Raportör Osman Can:

Anayasa Mahkemesi raportörü ve Demokrat Yargı Derneği Eş Başkanı Osman Can, "Bugün Türkiye'de hala 82 anayasası ile yaşıyoruz

Raportör Osman Can:
Anayasa Mahkemesi raportörü ve Demokrat Yargı Derneği Eş Başkanı Osman Can, "Bugün Türkiye'de hala 82 anayasası ile yaşıyoruz. Çöpe atılması gereken bu anayasada en ufak değişiklik dahi alkışlanması gereken bir değişikliktir. Yetmezse de 'evet' demek, alkışlamak zorundayız; çünkü mevzi kazanıyoruz. Mevzi kazandıkça güçleniyoruz, güçlendikçe de yeni mevziler kazanıyoruz" dedi.
Akşam saatlerinde Beyoğlu'ndaki Muammer Karaca Tiyatrosu'nda düzenlenen, bir grup sanatçı, aktivist ve sivil toplum örgütü mensubunun da katıldığı "Yetmez Ama Evet" forumuna katılan Anayasa Mahkemesi raportörü Can, burada yaptığı konuşmada, İtalyan ve Almanya anayasalarını örnek gösterdi. "Bizim bir Alman anayasası gibi bir anayasamız olmuş olsaydı, İtalyan anayasası gibi bir anayasamız olmuş olsaydı, biz yeni bir anayasa değişikliklerine karşı çıkardık" diyen Osman Can, "Ancak biz bugün 82 anayasası ile
yaşıyoruz. Ve çöpe atılması gereken bu anayasaya en ufak değişiklik dahi alkışlanması gereken bir değişikliktir. Yetmezse de alkışlamak zorundayız, çünkü mevzi kazanıyoruz. Mevzi kazandıkça güçleniyoruz, güçlendikçe de yeni mevziler kazanıyoruz. Yeni mevziler kazanırken, yeni bir anayasayı da, toplumsal barışı da, gerçekleştirebilme imkan ve fırsatlar yakalamış oluyoruz" şeklinde konuştu.
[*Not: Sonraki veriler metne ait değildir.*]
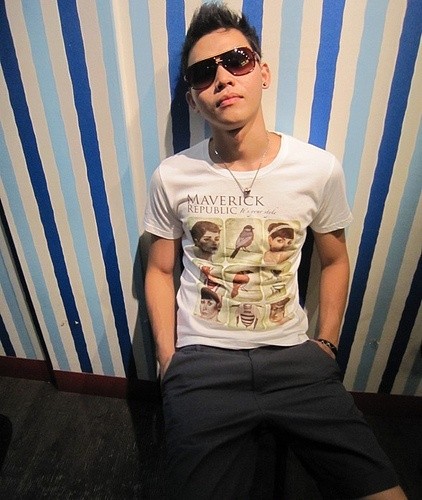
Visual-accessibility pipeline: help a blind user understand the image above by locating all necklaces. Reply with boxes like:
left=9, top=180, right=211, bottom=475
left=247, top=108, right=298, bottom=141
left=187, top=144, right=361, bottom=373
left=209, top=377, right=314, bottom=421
left=214, top=129, right=269, bottom=196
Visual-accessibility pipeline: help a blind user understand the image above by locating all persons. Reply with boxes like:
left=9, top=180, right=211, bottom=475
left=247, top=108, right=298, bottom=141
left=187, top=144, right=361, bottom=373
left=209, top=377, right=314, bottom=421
left=144, top=1, right=407, bottom=500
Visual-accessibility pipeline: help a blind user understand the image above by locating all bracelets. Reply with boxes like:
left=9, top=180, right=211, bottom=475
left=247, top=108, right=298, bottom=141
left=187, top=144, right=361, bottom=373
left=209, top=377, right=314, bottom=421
left=315, top=339, right=339, bottom=358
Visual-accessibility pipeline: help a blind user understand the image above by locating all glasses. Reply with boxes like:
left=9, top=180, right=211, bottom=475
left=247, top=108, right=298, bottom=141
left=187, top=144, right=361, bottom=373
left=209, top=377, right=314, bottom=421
left=184, top=48, right=262, bottom=90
"BU ÜLKEDE BARIŞ İSTEMEK ÇOK TEHLİKELİ?"
Forumda konuşan sanatçı Lale Mansur da 12 Eylül'de halk oylamasına sunulacak yeni anayasa paketinin yeterli olmadığını ancak 13 Eylül günü başka bir Türkiye'nin kapısının aralanması için 'evet' denmesi gerektiğini söyledi. Mansur, "12 Eylül'de sandıktan 'hayır' çıkarsa başbakanını asmış bir ülkenin yargısının ve ordusunun devamı olacak. Böyle düşünenler de çıkabilir. 25 yıldır süren savaş devam edebilir, askerden hesap soramayalım, yargıdan asla hesap sormayalım. Peki ne seçimi yapıyoruz? O mayınlarda
ölen çocukların annesi babası acaba aşını-işini mi düşünüyor yoksa çocuğunu mu düşünüyor? Ya da çocuğunun katilinin hesabını soramamanın acısını mı yaşıyor? İşte bu söylem, tamamıyla CHP ve MHP'nin söylemi. Barış istemeyenlerin, savaşın devam etmesini isteyenlerin söylemi" dedi. Türkiye'de barış istemenin tehlikelerine dikkat çeken ünlü sanatçı, "Bu ülkede barış isteme gerçekten çok tehlikeli. Ağzından köpükler saçarak savaş isteyenlere hiçbir şey olmadı bu ülkede. Ne zaman bir insan 'barış' dediyse; Hırant
gibi birçok örneği gibi yok oldu. Şimdi bu düzenin devam edip etmemesini tartışıyoruz. Askerle yargıdan hiçbir hesap sormamaya devam edecek miyiz etmeyecek miyiz?. Barışı istiyor muyuz, istemiyor muyuz? Yoksa darbeleri istiyor muyuz, istemiyor muyuz? Hepsi bu. O nedenle her şeye rağmen bu anayasaya 'Yetmez ama evet' diyoruz" şeklinde konuştu.